The procedures were reviewed with primary focus on perioperative blood loss, length of surgery and neurovascular complications. Patients who underwent combined surgery of acetabulum and femur were excluded.

Data are presented as mean with 95% confidence interval (CI) in brackets.

Results: The MI approach was used in 65 and the II in 27 PAO’s. Average time for surgery in the MI group was 88 min (95% CI: 83–94) and in the II group 106 min (95% CI: 97–114), (P=0.0007). The intraoperative blood loss in the MI group was 571 ml (95% CI: 489–654) compared with 518 ml (95% CI: 387–649) in the II group (P=0.49). However, postoperatively, the hemoglobin concentration was 7.1 (95% CI: 6.9–7.3) in the MI group compared with 6.6 (95% CI: 6.1–6.8) in the II group (P=0.002).

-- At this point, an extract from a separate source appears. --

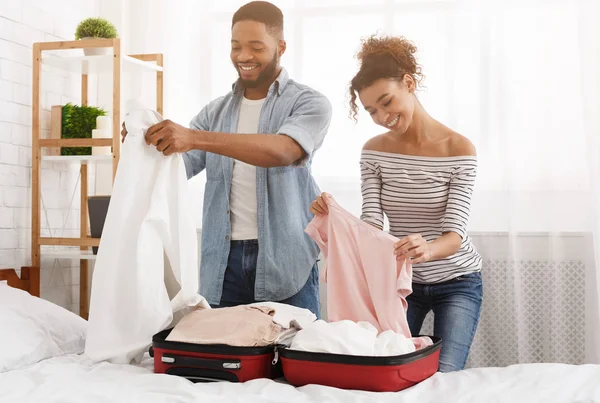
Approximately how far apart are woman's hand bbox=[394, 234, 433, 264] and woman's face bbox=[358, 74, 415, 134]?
1.44ft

The MI group had 1 case of major arterial bleeding, however no blood transfusion. The II group had 2 cases of arterial thrombosis and one transient sciatic nerve palsy. One patient received blood transfusion.

CONCLUSION: In this study, the MI approach was proved to be significantly faster than the II, however no significant difference was found in intraoperative blood loss, but the hemoglobin fell significantly less in the MI compared with the II group. The II approach was associated with 3 major complication compared with one in the MI.